== Set exercise ==
Recast the records starting at the line containing "Regarding the door" and ending at the end of the records as a two-column CSV with the columns request and answer, one row per record. Put each record's text and its answer in their own quoted field, turning any line breaks into spaces.

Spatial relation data
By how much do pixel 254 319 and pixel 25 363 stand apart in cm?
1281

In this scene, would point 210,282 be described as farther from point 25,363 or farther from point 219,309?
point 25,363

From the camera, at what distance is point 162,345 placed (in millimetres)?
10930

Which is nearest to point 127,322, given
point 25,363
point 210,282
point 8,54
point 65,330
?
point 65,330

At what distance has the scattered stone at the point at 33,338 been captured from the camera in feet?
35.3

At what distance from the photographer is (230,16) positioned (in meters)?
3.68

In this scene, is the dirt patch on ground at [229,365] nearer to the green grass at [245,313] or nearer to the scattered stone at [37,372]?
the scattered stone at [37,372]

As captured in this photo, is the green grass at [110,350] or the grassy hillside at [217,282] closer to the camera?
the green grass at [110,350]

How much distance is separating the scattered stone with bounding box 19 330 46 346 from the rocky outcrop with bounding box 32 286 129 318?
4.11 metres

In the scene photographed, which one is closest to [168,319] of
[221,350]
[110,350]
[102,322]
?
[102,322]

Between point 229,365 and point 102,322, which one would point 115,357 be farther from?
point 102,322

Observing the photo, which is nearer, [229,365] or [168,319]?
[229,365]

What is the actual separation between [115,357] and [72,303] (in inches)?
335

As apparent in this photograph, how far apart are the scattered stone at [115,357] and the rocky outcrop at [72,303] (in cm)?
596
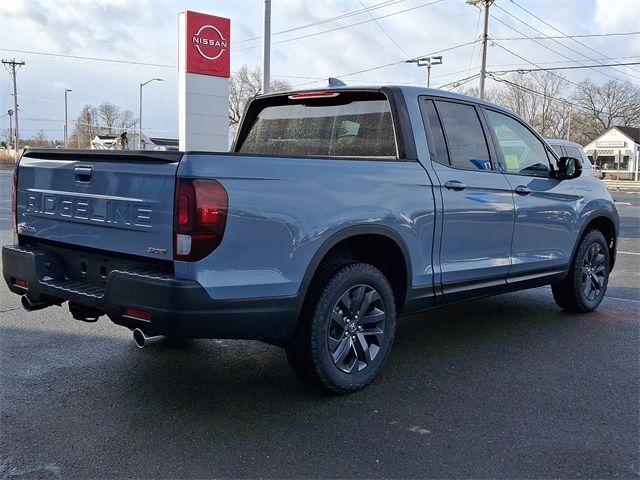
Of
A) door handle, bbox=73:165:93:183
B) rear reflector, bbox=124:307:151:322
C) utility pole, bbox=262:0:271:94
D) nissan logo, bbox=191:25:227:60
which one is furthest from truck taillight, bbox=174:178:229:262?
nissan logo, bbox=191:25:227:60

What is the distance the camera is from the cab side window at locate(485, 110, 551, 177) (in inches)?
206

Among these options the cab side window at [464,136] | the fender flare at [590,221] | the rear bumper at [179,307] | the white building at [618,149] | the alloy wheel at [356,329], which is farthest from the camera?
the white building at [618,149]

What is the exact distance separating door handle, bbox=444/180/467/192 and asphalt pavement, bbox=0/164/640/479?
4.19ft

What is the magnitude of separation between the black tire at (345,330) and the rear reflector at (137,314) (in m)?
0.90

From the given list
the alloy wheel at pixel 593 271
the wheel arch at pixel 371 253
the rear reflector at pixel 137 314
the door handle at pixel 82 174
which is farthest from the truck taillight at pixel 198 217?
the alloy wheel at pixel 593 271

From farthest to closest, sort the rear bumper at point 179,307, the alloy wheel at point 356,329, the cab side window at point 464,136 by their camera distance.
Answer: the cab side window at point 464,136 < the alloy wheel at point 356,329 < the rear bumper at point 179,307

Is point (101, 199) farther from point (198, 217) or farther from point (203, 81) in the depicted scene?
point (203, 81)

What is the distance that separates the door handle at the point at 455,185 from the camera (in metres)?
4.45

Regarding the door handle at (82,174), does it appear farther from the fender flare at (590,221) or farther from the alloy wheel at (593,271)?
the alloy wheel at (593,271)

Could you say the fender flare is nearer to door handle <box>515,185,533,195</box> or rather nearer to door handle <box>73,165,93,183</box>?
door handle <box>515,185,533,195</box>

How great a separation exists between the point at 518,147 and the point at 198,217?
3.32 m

== Worked solution ==
request,answer
"Regarding the door handle at (82,174), does it appear farther from the fender flare at (590,221) or farther from the alloy wheel at (593,271)?","the alloy wheel at (593,271)"
"Could you say the fender flare is nearer to door handle <box>515,185,533,195</box> or rather nearer to door handle <box>73,165,93,183</box>?","door handle <box>515,185,533,195</box>"
"How great a separation exists between the point at 518,147 and the point at 198,217?","3.32 m"